What you should do:
Your answer should be the exact lines of the data below from the one containing "United States, site vermont-fw-vol1_BS" through the one containing "order: Carnivora"; please include nothing else.

Collected data:
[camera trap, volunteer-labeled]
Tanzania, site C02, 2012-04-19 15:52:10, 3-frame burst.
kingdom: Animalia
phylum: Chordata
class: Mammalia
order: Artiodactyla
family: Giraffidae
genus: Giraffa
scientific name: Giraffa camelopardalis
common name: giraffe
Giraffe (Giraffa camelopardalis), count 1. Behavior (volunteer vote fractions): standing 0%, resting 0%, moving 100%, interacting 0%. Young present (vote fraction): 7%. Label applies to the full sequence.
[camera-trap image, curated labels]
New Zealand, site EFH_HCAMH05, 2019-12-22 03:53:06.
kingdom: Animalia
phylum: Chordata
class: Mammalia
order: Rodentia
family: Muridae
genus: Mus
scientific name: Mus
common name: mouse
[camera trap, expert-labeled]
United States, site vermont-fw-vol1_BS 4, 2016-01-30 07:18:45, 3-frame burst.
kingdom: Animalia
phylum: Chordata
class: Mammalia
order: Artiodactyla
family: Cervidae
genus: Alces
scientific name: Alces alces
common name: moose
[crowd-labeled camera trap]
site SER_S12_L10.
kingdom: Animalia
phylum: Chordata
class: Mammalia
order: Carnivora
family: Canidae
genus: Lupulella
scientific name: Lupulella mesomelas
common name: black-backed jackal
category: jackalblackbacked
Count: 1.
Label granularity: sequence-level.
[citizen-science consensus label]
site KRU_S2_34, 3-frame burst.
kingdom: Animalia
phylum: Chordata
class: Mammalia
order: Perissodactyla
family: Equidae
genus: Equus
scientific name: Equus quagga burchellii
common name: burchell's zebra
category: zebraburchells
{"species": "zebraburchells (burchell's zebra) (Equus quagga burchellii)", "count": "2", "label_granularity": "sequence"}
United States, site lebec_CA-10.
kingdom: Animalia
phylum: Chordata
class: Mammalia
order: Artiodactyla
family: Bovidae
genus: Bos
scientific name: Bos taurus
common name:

Exercise response:
United States, site vermont-fw-vol1_BS 4, 2016-01-30 07:18:45, 3-frame burst.
kingdom: Animalia
phylum: Chordata
class: Mammalia
order: Artiodactyla
family: Cervidae
genus: Alces
scientific name: Alces alces
common name: moose
[crowd-labeled camera trap]
site SER_S12_L10.
kingdom: Animalia
phylum: Chordata
class: Mammalia
order: Carnivora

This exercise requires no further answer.